▶ 課題
[1] 自転車フレームの意匠についての抜粋によれば、(共通点1)はいわゆる何形のフレームの形態として普通に見られるものか。
[2] 自転車フレームの意匠についての抜粋のうち、「したがって、両意匠に係る物品」から「ないし(共通点7)が意匠全体の美感に与える影響は小さい。」までをそのまま書き写せ。
[3] 自転車フレームの意匠についての抜粋の続きを、最後の文の後から書き進めよ。

▶ ページ抜粋

----

そうすると、この自転車を組み上げるための専門的な知識を有する需要者は、自転車用フレームと電動アシスト自転車用フレームの違いについても理解しつつ当該意匠に係る物品を観察するといえる。
したがって、両意匠に係る物品の形態において、一般的な自転車用フレームと相違する電動アシスト自転車用フレームの部分は、需要者の注意を強く惹く部分であるということができる。
(1)形態の共通点
(共通点1)は、シティサイクル等に用いられる、ヘッドチューブとシートチューブを1本のダウンチューブで接続した、いわゆるU形のフレームの形態として普通に見られる形態であって、両意匠のみに認められる格別の特徴ではないから、この(共通点1)が意匠全体の美感に与える影響は小さい。
(共通点2)ないし(共通点7)におけるシートチューブの形態、ダウンチューブの形態、ヘッドチューブの形態、ブラケットの構成態様、チェーンステーの形態及びシートステーの構成態様についても、この種物品分野における各部位の形態及び構成態様として一般的なものに過ぎず、両意匠のみに認められる格別の特徴とはいえないものであるから、これら(共通点2)ないし(共通点7)が意匠全体の美感に与える影響は小さい。

----

▶ 提供データ
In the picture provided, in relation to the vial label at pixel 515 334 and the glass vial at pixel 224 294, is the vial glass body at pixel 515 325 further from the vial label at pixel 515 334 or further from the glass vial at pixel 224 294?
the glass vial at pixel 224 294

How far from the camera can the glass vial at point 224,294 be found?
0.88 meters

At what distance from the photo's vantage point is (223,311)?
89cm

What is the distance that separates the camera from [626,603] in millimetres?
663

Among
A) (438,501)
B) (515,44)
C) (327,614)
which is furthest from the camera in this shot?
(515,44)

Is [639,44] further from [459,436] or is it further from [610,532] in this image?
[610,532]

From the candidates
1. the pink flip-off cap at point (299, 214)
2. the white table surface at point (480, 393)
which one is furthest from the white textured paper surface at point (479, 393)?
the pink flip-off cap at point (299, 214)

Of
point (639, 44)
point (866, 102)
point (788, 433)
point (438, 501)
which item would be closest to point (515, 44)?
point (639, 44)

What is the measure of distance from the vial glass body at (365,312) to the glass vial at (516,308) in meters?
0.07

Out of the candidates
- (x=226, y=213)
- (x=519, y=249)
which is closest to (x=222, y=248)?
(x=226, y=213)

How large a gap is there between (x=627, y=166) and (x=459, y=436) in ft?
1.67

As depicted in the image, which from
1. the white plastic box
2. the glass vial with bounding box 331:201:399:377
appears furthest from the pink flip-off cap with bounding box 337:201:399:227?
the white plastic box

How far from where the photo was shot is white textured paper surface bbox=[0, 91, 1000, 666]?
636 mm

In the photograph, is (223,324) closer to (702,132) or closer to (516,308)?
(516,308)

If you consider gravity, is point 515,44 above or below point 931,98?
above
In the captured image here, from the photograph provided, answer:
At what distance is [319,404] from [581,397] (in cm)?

----

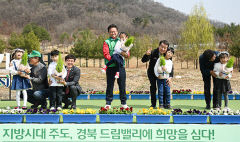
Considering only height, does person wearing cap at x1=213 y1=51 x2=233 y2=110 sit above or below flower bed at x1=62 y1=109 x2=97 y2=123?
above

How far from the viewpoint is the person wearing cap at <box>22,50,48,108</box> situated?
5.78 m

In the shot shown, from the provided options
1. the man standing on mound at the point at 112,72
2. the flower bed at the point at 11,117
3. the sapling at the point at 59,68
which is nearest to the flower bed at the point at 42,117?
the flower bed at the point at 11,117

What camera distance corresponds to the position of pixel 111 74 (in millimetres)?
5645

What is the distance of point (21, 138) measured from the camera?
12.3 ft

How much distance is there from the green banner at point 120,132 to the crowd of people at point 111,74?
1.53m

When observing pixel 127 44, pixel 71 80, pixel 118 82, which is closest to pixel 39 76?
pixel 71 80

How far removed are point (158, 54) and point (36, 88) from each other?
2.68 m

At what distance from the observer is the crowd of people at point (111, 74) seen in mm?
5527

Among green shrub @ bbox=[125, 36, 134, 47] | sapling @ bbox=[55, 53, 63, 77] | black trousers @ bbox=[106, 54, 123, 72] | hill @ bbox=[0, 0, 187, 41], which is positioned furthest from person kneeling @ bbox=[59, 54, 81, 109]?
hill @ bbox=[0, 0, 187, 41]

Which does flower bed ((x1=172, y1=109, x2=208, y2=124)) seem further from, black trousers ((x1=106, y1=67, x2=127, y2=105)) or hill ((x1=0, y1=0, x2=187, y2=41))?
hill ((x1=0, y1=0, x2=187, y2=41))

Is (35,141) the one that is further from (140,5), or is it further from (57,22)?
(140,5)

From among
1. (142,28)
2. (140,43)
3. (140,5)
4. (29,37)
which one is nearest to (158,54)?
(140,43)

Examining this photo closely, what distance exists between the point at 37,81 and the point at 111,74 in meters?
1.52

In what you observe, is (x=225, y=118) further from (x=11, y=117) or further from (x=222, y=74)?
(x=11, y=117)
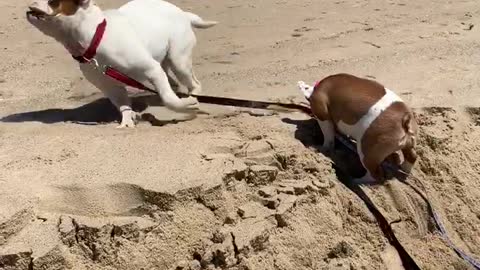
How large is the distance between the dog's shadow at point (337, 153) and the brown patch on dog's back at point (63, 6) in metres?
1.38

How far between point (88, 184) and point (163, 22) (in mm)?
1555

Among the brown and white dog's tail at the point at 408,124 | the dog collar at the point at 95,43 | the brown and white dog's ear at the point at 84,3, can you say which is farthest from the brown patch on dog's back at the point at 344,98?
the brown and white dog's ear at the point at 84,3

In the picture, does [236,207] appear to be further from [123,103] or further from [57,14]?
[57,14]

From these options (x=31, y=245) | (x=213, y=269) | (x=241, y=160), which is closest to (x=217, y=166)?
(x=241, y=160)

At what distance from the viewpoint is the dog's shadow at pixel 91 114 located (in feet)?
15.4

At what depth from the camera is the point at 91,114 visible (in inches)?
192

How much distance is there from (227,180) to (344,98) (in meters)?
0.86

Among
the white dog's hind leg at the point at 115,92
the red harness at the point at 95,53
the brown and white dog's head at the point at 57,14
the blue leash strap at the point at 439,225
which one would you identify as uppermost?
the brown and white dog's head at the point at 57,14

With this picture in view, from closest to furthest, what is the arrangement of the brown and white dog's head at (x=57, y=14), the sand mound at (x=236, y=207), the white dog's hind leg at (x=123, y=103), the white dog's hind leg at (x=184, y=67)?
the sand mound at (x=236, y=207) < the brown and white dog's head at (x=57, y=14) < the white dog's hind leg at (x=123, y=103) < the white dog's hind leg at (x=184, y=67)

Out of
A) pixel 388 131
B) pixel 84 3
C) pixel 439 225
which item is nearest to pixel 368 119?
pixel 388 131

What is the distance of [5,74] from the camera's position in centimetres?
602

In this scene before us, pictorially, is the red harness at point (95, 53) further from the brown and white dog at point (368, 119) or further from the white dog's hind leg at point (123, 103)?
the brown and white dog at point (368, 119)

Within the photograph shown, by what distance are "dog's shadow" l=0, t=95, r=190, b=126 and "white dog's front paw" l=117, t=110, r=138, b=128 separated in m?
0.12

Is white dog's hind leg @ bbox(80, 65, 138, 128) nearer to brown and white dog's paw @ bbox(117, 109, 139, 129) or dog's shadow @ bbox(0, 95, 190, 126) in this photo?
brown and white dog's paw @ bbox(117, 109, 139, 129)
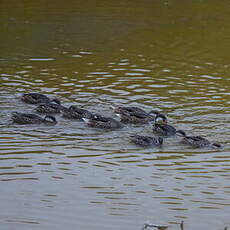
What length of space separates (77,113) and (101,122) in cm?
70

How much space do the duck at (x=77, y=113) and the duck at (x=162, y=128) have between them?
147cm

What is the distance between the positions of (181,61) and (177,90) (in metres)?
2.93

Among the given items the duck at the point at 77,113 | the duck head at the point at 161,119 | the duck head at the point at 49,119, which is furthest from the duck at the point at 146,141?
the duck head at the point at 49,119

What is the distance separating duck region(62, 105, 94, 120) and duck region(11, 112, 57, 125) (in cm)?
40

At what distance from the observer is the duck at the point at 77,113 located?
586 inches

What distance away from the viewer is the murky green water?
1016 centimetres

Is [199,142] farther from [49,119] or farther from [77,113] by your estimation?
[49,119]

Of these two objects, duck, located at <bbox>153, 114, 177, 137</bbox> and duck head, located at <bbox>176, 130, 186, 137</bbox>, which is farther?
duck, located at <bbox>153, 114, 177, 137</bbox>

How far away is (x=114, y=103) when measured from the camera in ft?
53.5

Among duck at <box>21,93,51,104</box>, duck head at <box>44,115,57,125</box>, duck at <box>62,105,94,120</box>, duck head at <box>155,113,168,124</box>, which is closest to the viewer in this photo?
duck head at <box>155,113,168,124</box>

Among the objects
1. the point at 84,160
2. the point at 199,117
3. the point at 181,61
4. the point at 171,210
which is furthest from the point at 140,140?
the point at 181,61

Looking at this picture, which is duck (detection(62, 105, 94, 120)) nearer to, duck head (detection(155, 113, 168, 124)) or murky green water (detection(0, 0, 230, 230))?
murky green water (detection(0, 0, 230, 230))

----

▶ 解答
[1] U形のフレーム

[2]
したがって、両意匠に係る物品の形態において、一般的な自転車用フレームと相違する電動アシスト自転車用フレームの部分は、需要者の注意を強く惹く部分であるということができる。
(1)形態の共通点
(共通点1)は、シティサイクル等に用いられる、ヘッドチューブとシートチューブを1本のダウンチューブで接続した、いわゆるU形のフレームの形態として普通に見られる形態であって、両意匠のみに認められる格別の特徴ではないから、この(共通点1)が意匠全体の美感に与える影響は小さい。
(共通点2)ないし(共通点7)におけるシートチューブの形態、ダウンチューブの形態、ヘッドチューブの形態、ブラケットの構成態様、チェーンステーの形態及びシートステーの構成態様についても、この種物品分野における各部位の形態及び構成態様として一般的なものに過ぎず、両意匠のみに認められる格別の特徴とはいえないものであるから、これら(共通点2)ないし(共通点7)が意匠全体の美感に与える影響は小さい。

[3]
(2)形態の相違点
(相違点1)は、中央水平パイプと後ハブ取付け部の配置態様についてであり、(相違点2)及び(相違点3)は、中央水平パイプ及びブラケット左右の側板の形態に係るものであるが、本願意匠の中央水平パイプは、シートチューブ、ダウンチューブ及びブラケットを接合する主要な構造部材である上に、後ハブ取付け部と同一水平線上に配置され、そのパイプの穴も大径であることから、自転車のクランク軸が通るボトムブラケットを取り付けるための役割を持つハンガーパイプであるといえる。また、本願意匠のブラケット左右の側板は、中央水平パイプと後方水平パイプをつなぐブラケットを接合する際の補強材として使用されているといえる。一方、引用意匠の中央水平パイプは、後ハブ取付け部との配置態様からボトムブラケットは取り付けられず、シートチューブ、ダウンチューブ及びブラケットを接合する構造部材としての役割を持つのみのパイプである。そして、引用意匠のブラケット左右の側板は、単なる補強材ではなく、その配置から板体下辺部分の小円孔に、ボトムブラケットを有する電動アシスト自転車用のユニットを取り付けるためのものでもあると認められる。そうすると、両意匠のこれらの相違点は、自転車用フレームと電動アシスト自転車用フレームに係る相違点であって、需要者の注意を強く惹く部分であり、この一般的な自転車用フレームと相違する電動アシスト自転車用フレームに係る部分の美感には大きな差異がある。
(相違点4)におけるダウンチューブの形態は、本願意匠の形態は、ダウンチューブの最も低い部位である下に凸の略放物線状の頂点部分が、できるだけ低い位置にくるようにして構成したものであるのに対し、引用意匠のものは、ダウンチューブの最も低い部位が、電動アシスト自転車用のユニットとの干渉を防ぐために、中央水平パイプから前方に向かって下向きの直線状部分を設けつつ、できるだけ低い位置にくるようにして構成したものであって、一般的な自転車用フレームと相違する電動アシスト自転車用フレームに係る部分を注目する需要者にとって、ダウンチューブ自体の断面形状の相違も含め、このダウンチューブの美感には大きな差異がある。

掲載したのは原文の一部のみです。